→ **What is expected**:
Can you copy out, word for word, the rows from the line containing "From the provided list" through the final row?

→ **Extracted entries**:
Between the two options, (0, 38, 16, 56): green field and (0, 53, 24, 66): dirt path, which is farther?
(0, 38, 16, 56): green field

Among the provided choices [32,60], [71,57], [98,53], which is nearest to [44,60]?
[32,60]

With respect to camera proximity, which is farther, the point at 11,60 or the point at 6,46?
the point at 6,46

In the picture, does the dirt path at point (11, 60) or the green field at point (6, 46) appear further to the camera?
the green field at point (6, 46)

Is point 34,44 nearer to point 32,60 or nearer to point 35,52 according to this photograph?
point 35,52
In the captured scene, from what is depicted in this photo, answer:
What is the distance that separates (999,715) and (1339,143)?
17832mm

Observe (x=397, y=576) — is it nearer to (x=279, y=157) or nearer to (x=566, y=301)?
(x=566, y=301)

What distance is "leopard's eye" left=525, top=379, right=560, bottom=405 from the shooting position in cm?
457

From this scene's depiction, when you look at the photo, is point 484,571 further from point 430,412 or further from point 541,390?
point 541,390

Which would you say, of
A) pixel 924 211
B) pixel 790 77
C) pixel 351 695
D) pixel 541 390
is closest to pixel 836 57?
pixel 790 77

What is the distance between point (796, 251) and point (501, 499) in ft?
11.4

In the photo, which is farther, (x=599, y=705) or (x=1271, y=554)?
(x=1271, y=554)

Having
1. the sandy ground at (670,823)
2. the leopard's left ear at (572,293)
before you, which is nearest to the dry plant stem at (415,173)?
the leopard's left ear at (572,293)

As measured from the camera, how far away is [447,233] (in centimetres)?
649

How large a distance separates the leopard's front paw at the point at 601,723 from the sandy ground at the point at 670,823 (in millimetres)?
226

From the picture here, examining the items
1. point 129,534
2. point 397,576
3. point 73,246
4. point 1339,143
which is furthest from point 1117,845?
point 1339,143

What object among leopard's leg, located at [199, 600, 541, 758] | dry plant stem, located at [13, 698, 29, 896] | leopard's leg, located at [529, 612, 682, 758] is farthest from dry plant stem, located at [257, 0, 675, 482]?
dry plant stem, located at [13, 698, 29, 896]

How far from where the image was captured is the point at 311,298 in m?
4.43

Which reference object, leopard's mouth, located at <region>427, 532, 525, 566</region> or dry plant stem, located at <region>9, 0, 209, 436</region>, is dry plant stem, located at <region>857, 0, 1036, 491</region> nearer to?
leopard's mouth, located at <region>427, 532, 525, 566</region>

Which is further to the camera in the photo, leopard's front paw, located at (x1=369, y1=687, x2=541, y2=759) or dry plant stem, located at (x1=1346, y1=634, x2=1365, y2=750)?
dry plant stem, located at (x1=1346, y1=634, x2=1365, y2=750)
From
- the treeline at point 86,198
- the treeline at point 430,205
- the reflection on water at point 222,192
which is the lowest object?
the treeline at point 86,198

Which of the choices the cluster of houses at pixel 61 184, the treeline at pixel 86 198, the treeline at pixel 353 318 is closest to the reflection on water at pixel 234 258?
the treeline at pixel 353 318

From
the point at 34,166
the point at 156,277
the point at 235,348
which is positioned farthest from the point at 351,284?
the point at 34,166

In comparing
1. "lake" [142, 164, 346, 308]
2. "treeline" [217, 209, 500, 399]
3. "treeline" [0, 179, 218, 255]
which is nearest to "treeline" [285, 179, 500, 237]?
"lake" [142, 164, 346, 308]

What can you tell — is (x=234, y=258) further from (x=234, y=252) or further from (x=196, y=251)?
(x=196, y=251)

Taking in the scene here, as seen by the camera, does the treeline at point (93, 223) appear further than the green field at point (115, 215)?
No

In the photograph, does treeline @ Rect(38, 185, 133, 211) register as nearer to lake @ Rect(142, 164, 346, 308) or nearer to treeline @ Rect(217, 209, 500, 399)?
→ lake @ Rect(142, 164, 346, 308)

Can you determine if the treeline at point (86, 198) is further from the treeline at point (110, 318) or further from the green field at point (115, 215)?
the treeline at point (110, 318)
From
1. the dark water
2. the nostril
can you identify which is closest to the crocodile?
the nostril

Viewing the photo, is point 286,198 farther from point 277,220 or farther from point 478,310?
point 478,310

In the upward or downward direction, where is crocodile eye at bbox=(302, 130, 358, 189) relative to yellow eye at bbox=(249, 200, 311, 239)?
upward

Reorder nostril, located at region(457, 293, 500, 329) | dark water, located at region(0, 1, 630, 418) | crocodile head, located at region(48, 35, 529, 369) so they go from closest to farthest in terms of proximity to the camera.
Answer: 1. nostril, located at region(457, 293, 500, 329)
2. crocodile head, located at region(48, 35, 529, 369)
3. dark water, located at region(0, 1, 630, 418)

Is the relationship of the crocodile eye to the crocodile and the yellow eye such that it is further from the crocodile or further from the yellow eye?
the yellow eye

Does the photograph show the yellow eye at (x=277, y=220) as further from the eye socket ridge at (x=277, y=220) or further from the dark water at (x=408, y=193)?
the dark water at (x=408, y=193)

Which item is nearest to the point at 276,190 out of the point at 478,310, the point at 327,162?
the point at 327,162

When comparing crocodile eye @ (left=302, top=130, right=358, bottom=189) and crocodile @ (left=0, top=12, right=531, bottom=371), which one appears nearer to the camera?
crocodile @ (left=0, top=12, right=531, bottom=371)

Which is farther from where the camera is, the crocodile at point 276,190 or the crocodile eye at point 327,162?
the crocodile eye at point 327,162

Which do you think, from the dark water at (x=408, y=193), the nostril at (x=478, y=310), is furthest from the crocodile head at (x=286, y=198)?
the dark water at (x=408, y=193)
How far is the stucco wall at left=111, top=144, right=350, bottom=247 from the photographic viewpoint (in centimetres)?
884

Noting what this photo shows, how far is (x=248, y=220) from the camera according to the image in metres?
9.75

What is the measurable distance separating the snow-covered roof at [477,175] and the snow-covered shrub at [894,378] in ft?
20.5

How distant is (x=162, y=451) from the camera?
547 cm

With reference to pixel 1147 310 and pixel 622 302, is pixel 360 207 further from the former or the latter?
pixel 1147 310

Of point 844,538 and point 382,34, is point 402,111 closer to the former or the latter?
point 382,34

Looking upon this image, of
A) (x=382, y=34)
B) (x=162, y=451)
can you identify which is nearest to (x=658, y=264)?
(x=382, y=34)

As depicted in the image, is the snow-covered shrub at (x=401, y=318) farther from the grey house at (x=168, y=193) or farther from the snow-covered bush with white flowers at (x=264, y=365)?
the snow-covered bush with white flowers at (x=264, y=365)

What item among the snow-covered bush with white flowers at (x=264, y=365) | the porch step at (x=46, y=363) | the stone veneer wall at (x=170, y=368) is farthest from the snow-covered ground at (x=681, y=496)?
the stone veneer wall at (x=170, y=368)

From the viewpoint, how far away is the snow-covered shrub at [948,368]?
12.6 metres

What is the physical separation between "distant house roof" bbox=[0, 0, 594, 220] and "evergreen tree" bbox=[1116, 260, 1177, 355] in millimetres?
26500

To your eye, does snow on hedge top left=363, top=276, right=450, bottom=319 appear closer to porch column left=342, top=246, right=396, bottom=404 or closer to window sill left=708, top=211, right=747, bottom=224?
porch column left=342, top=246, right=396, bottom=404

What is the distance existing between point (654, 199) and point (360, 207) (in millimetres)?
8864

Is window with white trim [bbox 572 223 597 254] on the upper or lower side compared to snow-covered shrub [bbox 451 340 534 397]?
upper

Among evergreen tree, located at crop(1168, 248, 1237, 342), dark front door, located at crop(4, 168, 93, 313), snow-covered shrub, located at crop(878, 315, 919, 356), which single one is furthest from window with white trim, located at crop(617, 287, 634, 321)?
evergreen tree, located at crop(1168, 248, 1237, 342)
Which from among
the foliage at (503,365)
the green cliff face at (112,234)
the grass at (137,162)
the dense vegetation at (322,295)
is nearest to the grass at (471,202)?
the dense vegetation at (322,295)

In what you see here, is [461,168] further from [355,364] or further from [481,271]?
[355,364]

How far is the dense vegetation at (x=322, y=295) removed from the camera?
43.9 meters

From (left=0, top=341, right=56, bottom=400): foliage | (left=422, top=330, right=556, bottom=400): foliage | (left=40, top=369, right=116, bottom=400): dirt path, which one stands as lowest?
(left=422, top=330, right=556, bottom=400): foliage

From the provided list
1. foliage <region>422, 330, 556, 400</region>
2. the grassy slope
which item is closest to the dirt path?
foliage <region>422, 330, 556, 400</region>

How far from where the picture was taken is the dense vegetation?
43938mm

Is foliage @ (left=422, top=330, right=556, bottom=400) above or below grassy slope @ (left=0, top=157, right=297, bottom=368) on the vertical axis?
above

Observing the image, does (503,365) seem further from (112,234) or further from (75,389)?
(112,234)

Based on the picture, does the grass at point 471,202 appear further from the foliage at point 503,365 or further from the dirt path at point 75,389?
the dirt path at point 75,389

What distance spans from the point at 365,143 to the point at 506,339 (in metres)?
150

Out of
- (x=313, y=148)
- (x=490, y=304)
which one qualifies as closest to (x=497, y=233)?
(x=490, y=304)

→ **Right answer**:
From the provided list
1. foliage <region>422, 330, 556, 400</region>
2. the grassy slope
which item is closest to the dirt path?
foliage <region>422, 330, 556, 400</region>

How far from where the picture was taken is the dense vegetation?
43938mm

Is foliage @ (left=422, top=330, right=556, bottom=400) above or below grassy slope @ (left=0, top=157, right=297, bottom=368) on the vertical axis?
above

Observing the image, does (503,365) seem further from (112,234) or further from (75,389)?
(112,234)

Based on the picture, does the grass at point 471,202 appear further from the foliage at point 503,365 or further from the dirt path at point 75,389?
the dirt path at point 75,389

What distance spans from the point at 365,143 to the point at 506,339 (in metres)?
150

Out of
- (x=313, y=148)
- (x=490, y=304)
which one qualifies as closest to (x=497, y=233)?
(x=490, y=304)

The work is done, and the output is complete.